E, quindi, anche il calcio. Con la sua gioia naturale, i suoi colori, la sua «contagiosa», unica, forza attrattiva. Collante di amore e purtroppo anche odio. Ma collante di vita, anche quotidiana.
Nostalgia. E pure canaglia. E' quello che le immagini tivvù ieri sera hanno lasciato trasparire. Salutiamo il ritorno del pallone, di due squadre e ventidue e passa giocatori che se lo contendono, salutiamo il ritorno a una simil normalità. Tutto vero. Ma vero, pure, è che il calcio a porte chiuse è triste. Fors'anche inquietante. Un'altra disciplina. Perché il calcio è spettacolo, in vero non soltanto il calcio ma tanti altri sport. E lo spettacolo è del pubblico, dei tifosi e di chi invece ha solo voglia di divertirsi guardando.
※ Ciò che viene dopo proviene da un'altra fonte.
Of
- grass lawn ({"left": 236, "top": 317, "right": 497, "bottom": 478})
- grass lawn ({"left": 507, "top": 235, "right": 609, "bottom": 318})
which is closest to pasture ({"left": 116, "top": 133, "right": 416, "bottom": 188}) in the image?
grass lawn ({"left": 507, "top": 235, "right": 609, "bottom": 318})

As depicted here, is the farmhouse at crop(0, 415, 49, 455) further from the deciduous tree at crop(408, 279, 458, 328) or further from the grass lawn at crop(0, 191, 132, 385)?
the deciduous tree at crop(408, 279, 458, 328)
Il calcio è musica, danza e armonia. E non c'è niente di più allegro della sfera che rimbalza. Parole sante. Sapete chi lo diceva? Un tale chiamato Pelé. Ma così è un calcio asettico, un calcio dalle emozioni ovattate, con la sfera che rimbalza sì, ma fra vuoto e silenzio, <spinta> dalle voci dei giocatori e da quelle degli allenatori. Troppo poco. Non c'è più l'urlo feroce del pubblico che regala adrenalina, il dodicesimo uomo in campo di questi tempi è soltanto un <dodicesimo> e basta. Neppure seduto in tribuna, o in curva.
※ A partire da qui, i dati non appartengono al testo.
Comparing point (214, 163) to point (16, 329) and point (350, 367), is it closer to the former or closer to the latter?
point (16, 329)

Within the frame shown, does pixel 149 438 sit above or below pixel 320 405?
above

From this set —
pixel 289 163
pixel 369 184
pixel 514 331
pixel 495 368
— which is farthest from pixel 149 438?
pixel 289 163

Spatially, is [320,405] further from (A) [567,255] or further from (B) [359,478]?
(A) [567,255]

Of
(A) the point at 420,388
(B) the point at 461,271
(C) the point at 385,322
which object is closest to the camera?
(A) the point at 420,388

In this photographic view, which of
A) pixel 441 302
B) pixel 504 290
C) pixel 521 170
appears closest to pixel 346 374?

Il football è come il matrimonio. Bryan Clough, il mitico allenatore che condusse il Nottingham Forest alla vittoria di due consecutive Coppe dei Campioni, non aveva torto. Il calcio è in effetti un matrimonio. Fra chi produce sul campo e chi va allo stadio per godere della produzione. E' un legame quasi sentimentale. Che consente poi alla partita stessa di decollare, viaggiare, planare sul novantesimo minuto.
La Coppa Italia, a metà fra banco di prova e ripartenza, è anche e soprattutto l'aperitivo della Serie A. Di un campionato praticamente invisibile giocato in stadi parenti stretti di città fantasma. Le <porte chiuse> di fatto andranno ad azzerare il fattore campo. Principio sul quale è fondato l'intero ordinamento calcistico, eccezion fatta per il Mondiale, gli Europei o le finali delle Coppe. Il campionato di calcio in tutto il mondo viene celebrato con il 50% delle partite in casa ed il restante 50% in trasferta. Con tutti i contorni del caso. Tifoseria più calda, tifoseria meno calda, accoglienza tiepida.
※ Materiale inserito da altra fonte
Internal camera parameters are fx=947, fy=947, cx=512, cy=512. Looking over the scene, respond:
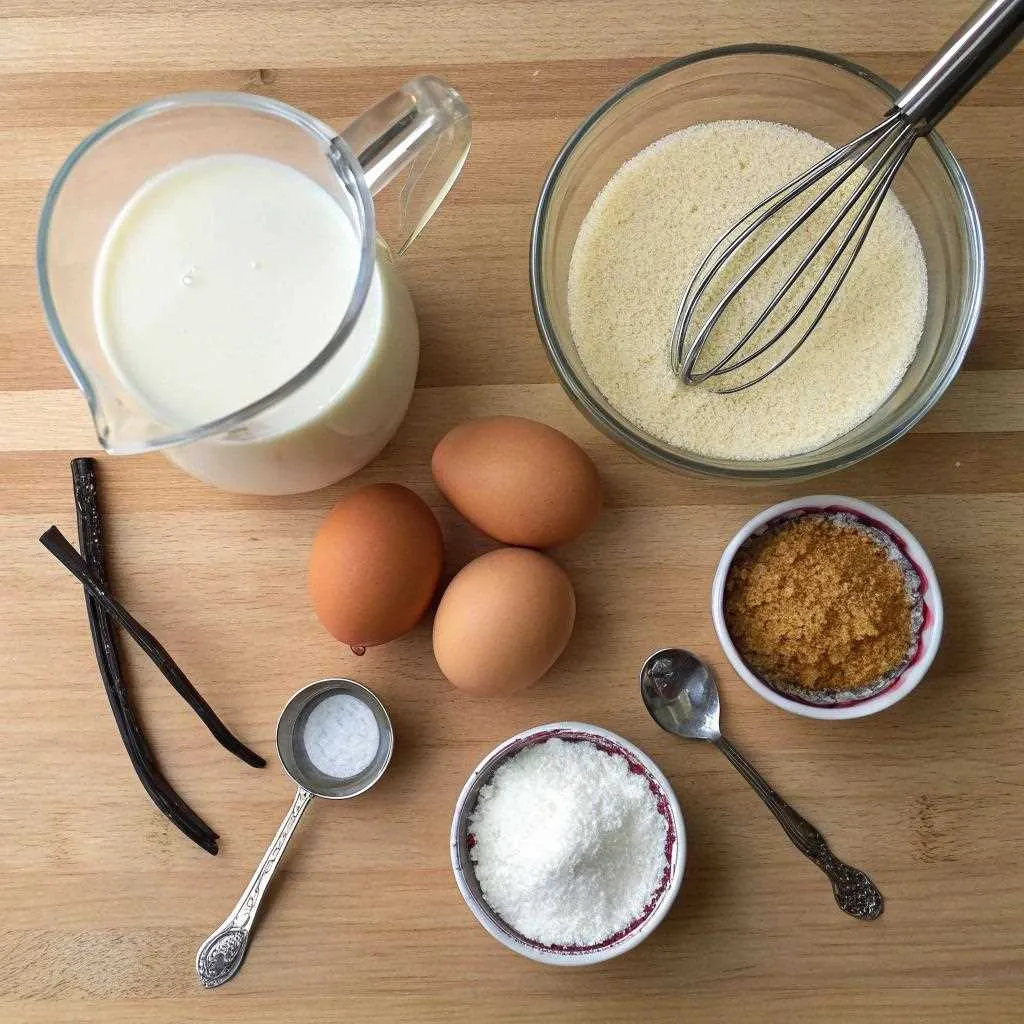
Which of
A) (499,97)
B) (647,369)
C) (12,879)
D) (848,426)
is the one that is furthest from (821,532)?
(12,879)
E' sempre stato questo il bello e l'impossibile del pallone. Squadre che si lasciano trascinare dalla forza del loro pubblico, capaci di rimonte o partite storiche. Il Lecce che blocca in casa al Via del Mare Juve e Inter è un esempio lampante di quanto possa effettivamente contare il <fattore campo>. Di quanto una <grande> possa trovare difficoltà in trasferta sul campo di una <piccola>. No, non sempre la solita frase <giocare in casa o in trasferta per noi è lo stesso> è verità. Dire che l'assenza di pubblico falserà il finale della stagione (dei campionati, perché si ricomincerà anche in B e in Lega Pro) è forse un'esagerazione. Il concetto, forzato, non è sbagliato.
Bentornato, però, calcio. Per il semplice fatto di essere di nuovo fra noi.